Double pumps may be used to provide fluid flow for two separate circuits or combined for flow requirements for a single circuit. Combining pump deliveries does not alter the maximum pressure rating of either cartridge. Separate circuits require separate pressure controls to limit maximum pressure in each circuit.

Figure 3-12, shows an installation in which double pumps are used to provide fluid flow for operation of a cylinder in rapid advance and feed. In circuit B, two relief valves are used to control pumping operation. In circuit A, one relief valve and one unloading valve are used to control pumping operations. In both circuits, the deliveries of the pump cartridges are combined after passing through the valves. This combined flow is directed to a four-way valve and to the rest of the circuit.

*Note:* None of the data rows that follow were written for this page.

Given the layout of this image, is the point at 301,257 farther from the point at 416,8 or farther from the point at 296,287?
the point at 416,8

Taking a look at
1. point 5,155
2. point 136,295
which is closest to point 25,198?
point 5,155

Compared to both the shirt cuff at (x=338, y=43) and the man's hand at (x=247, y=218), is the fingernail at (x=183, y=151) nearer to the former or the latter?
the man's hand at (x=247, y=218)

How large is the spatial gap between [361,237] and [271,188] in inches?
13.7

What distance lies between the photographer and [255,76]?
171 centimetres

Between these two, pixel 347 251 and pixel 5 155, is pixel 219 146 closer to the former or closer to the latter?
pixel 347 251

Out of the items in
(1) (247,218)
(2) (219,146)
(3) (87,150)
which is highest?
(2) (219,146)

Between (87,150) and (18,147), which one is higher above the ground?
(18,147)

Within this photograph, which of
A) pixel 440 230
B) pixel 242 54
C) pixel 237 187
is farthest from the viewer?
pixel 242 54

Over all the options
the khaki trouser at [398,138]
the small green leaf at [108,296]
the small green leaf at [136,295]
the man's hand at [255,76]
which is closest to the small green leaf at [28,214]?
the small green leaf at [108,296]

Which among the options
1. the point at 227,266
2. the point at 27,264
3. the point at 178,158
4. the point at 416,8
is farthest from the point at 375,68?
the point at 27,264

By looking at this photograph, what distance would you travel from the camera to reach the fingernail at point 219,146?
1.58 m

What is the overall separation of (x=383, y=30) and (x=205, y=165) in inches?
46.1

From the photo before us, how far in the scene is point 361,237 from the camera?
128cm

In circuit B, an upper relief valve is vented when a cylinder rod reaches and trips a pilot valve. A vented relief valve directs the delivery of a shaft end pump cartridge freely back to a tank. Another relief valve controls the maximum pressure of a circuit. An unloading valve and a relief valve in circuit A do the same operation. The output of both pump cartridges combines to supply fluid for a rapid advance portion of a cycle. When the output of one circuit returns to the tank, after reaching a certain point in the cycle, the other circuit completes the advance portion of a cycle. Both pump outputs are then combined for rapid return.

e. Two-Stage Pumps. Two-stage pumps consist of two separate pump assemblies contained in one housing. The pump assemblies are connected so that flow from the outlet of one is directed internally to the inlet of the other. Single inlet and outlet ports are used for system connections. In construction, the pumps consist of separate pumping cartridges driven by a common drive shaft contained in one housing. A dividing valve is used to equalize the pressure load on each stage and correct for minor flow differences from either cartridge.

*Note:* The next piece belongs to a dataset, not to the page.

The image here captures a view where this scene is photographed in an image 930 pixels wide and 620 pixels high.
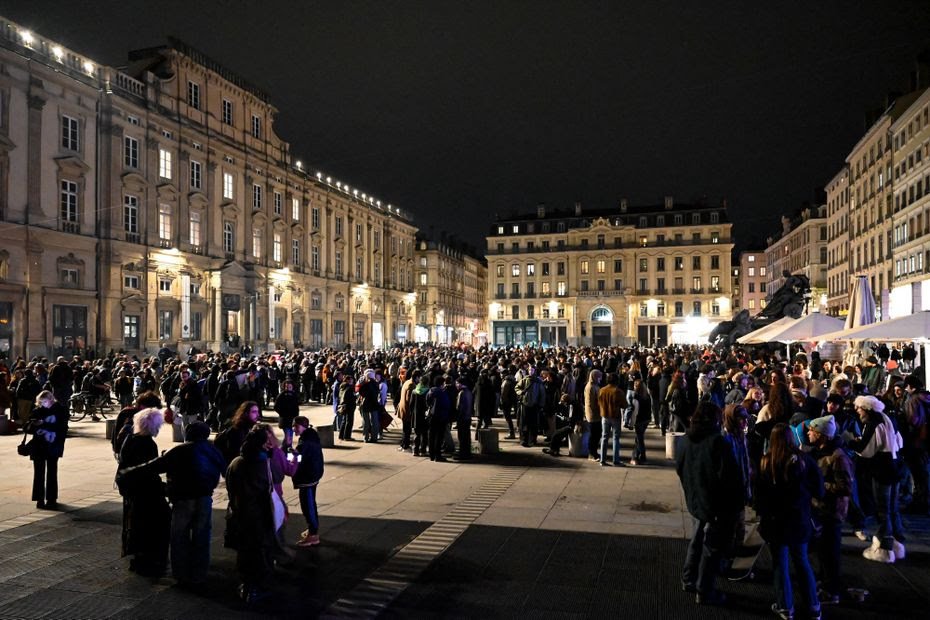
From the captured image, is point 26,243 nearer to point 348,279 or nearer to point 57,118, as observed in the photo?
point 57,118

In operation, developing fluid flow for each cartridge is the same as for single pumps. Figure 3-13 shows fluid flow in a vane-type, two-stage pump. Oil from a reservoir enters a pump’s inlet port and passes to the outlets of the first-stage pump cartridge. (Passages in a pump’s body carry the discharge from this stage to an inlet of the second stage.) Outlet passages in the second stage direct the oil to an outlet port of the pump. Passage U connects both chambers on the inlet side of a second-stage pump and assures equal pressure in both chambers. (Pressures are those that are imposed on a pump from external sources.)

A dividing valve (see Figure 3-13) consists of sliding pistons A and B. Piston A is exposed to outlet pressure through passage V. Piston B is exposed to the pressure between stages through passage W. The pistons respond to maintain a pressure load on a first-stage pump equal to half the outlet pressure at a second-stage pump. If the discharge from the
first stage exceeds the volume that can be accepted at the second stage, a pressure rise occurs in passage W. The unbalanced force acting on piston B causes the pistons to move in such a manner that excess oil flows past piston B through passage Y to the inlet chamber of a first-stage cartridge. Fluid throttling across piston B in this manner maintains pressure in passage V.

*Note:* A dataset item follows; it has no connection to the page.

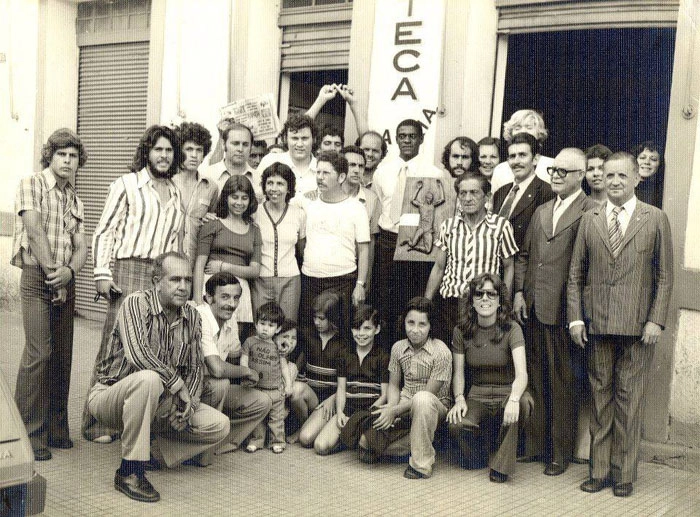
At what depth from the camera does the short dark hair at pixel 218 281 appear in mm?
5324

If the discharge from a first-stage pump is less than the volume required at a second stage pump, a reduced pressure occurs at piston B. An unbalanced force acting on piston A causes the pistons to move so that oil flows past piston A into passages X and W to replenish a second-stage pump and correct the unbalanced condition. Passages Z and Y provide a means for leakage around the pistons to return to the inlet chamber of a first-stage pump. Pistons A and B always seek a position that equally divides the load between the two pumping units.